We all have favorite words and phrases. As oral communicators, that's fine (until your significant other or close friend finally says that you need to stop saying "like" or "you know"!) As writers, we have to be aware of those pet phrases and try to eliminate a majority of their occurances in our work. If you're lucky, your editor will not only spot the recurring words or phrases, but will help you find ways to work around them, rewrite them, or even delete them.
It's always surprising to see experienced writers, as well as editors, fall prey to this trap. I do it myself, even though I'm aware of my key phrases and words. One of them is "key." Another is "as well as."
I'd suggest that you not try to correct this habit while writing your first draft. Write to your heart's content and don't worry about picking and choosing words while getting your story onto the page. But when you go back over your manuscript, attune your radar to be aware of words that recurr. Especially if the word is an odd one. The word "egregious" doesn't belong in a novel more than once, unless it's used in dialogue to signal a character's persnickety way of speaking.

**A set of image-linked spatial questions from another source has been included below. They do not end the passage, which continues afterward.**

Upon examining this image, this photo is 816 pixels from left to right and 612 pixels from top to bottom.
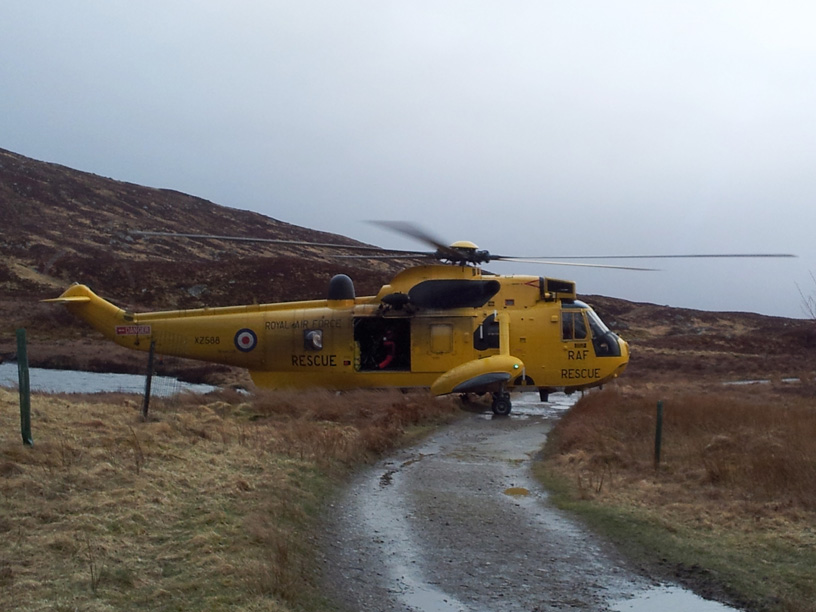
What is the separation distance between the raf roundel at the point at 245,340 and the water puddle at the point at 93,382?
2961mm

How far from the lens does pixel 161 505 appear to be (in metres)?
7.90

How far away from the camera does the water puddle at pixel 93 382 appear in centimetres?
2278

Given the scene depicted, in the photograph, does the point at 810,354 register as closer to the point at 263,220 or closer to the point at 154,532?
the point at 154,532

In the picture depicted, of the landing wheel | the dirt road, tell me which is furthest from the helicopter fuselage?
the dirt road

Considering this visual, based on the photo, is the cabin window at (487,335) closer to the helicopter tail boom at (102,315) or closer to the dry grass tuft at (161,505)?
the dry grass tuft at (161,505)

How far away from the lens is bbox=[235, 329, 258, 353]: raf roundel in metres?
20.1

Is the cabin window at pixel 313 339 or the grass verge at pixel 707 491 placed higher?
the cabin window at pixel 313 339

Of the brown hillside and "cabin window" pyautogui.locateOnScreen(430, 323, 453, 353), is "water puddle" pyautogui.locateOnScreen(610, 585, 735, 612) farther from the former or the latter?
the brown hillside

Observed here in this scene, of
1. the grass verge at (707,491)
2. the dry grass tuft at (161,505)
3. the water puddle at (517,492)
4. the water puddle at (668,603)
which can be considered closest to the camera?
the dry grass tuft at (161,505)

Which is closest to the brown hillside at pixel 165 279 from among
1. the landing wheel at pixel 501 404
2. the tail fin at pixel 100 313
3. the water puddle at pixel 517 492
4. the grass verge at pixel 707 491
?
the tail fin at pixel 100 313

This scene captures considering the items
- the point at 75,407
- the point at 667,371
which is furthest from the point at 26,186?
the point at 75,407

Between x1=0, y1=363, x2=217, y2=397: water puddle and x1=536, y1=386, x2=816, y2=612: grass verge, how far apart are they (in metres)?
13.5

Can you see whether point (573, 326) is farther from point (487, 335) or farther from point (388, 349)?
point (388, 349)

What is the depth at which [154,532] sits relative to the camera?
7.11m
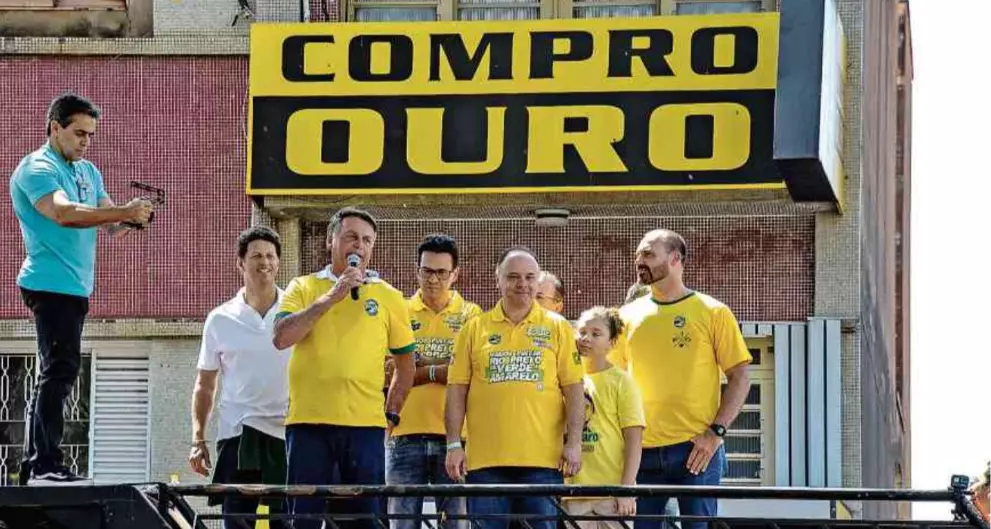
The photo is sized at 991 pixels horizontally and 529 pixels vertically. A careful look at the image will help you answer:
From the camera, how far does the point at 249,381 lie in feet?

Obviously, common words can recurr hundreds of times in a manuscript without raising any eyebrows, however, even using a word like "but" too often, especially at the start of a paragraph, will start to annoy readers.
Be glad you have modern software tools like "find" or "search" for seeking out word repetitions in a manuscript. Back in the day, we had no choice but to employ a highlighter pen and a lot of patience.
Something else I'm frequently seeing in manuscripts is the overuse of "thought verbs," like the words "thought" and "remembered." Readers of my blog, and fans of Chuck Palahniuk will have heard this advice before, but you can't hear it often enough: using too many thought verbs is a bad habit that slows down your writing.
If your character is remembering how she and her former flame spent their evenings, you can just write: "The evenings they spent, sitting on that dock..." You don't need to write: "She remembered the evenings they spent..."
Write things a reader can see, in their mind's eye. Remembering isn't visual, or very active. Neither is thinking, or realizing--or, God forbid, contemplating.
Just put us there. Trust us. We'll get it.
There's a place for thought verbs, but we devalue them by overuse. Same with your favorite words. Be ruthless.